Değerli arkadaşlar, New York'a ve Washington'a yaptığımız ziyaret gerek BM çerçevesindeki temaslarımız ve gerek ABD ile ikili ilişkilerimiz bakımından son derece verimli oldu. Genel Kurul’un bu seneki teması bildiğiniz üzere “Birlikte Daha İyi, Barış, Kalkınma ve İnsan Hakları için 80 Yıl ve Daha Fazlası” olarak belirlenmişti. Türkiye olarak biz küresel meselelere katkı sağlamayı sürdüreceğiz. Aynı zamanda çok kutuplu dünyada stratejik özerkliğimizi koruyarak ve ülkemizin çıkarlarını savunan politikalar geliştirmekteyiz. Önümüzdeki dönemde de Sayın Cumhurbaşkanımızın liderliğinde diplomasiyi, diyaloğu ve iş birliğini ön plana çıkarmaya devam edeceğiz.

Hepinize katılmanız için çok teşekkür ediyorum. Hafta boyunca sizler de yoruldunuz, sürekli bizimle beraberdiniz. Şimdi bu konuşmadan sonra sorularınızı alabilirim.

SORU- Teşekkürler Sayın Bakanım. Dilek Kaya, İhlas Haber Ajansı.

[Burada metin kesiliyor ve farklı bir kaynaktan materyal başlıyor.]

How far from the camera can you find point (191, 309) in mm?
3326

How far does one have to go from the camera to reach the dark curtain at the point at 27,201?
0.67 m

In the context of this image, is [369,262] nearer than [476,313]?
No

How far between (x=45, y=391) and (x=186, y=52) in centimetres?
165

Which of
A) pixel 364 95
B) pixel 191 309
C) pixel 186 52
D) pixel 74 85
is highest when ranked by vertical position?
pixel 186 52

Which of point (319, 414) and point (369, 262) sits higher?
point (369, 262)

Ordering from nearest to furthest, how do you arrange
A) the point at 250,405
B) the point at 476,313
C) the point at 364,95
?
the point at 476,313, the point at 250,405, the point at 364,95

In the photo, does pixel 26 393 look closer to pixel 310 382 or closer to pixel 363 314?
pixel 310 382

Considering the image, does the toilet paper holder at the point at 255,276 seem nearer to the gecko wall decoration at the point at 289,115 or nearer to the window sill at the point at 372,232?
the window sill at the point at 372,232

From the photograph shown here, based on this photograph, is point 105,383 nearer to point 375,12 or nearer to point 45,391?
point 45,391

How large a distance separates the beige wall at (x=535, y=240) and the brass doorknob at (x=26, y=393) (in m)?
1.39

Başkan Trump dün uçağa binmeden önce Gazze’de ateşkesi sağlamak üzere olduğunu söyledi ve toplu halde çok yakında rehinelerin de serbest bırakılabileceğini ifade etti. Konuyla ilgili, Gazze meselesinde gidişatı değiştirebilecek bir gelişme bekliyor musunuz?

DIŞİŞLERİ BAKANI HAKAN FİDAN- Değerli arkadaşlar, konuşmamda da işaret ettiğim gibi bu yönde, çoğu kamuoyunun gözü önünde olmayan yoğun bir diplomasi trafiği var. Türkiye bunların bir kısmına öncülük ediyor, bir kısmında ciddi rol oynuyor. Başkan Trump ile 8 ülke liderinin, Cumhurbaşkanımızın da dahil olduğu, İslam ülkelerinin bir araya gelmesi önemli bir toplantıydı. Bildiğiniz gibi önümüzdeki hafta İsrail Başbakanı da Washington’a bir ziyarette bulunacak, bütün bunlarda Amerika'nın aslında kendi merkezi rolünü oynaması, İsrail üzerindeki etkisini kullanması bizim için önemli. Amerika Birleşik Devletleri'ni bu noktaya getirmek için takip edilmesi gereken diplomatik usulün, stratejinin, ilişki adımlarının dikkatle hesaplanması ve bunların teker teker hayata geçirilmesi gerekiyordu.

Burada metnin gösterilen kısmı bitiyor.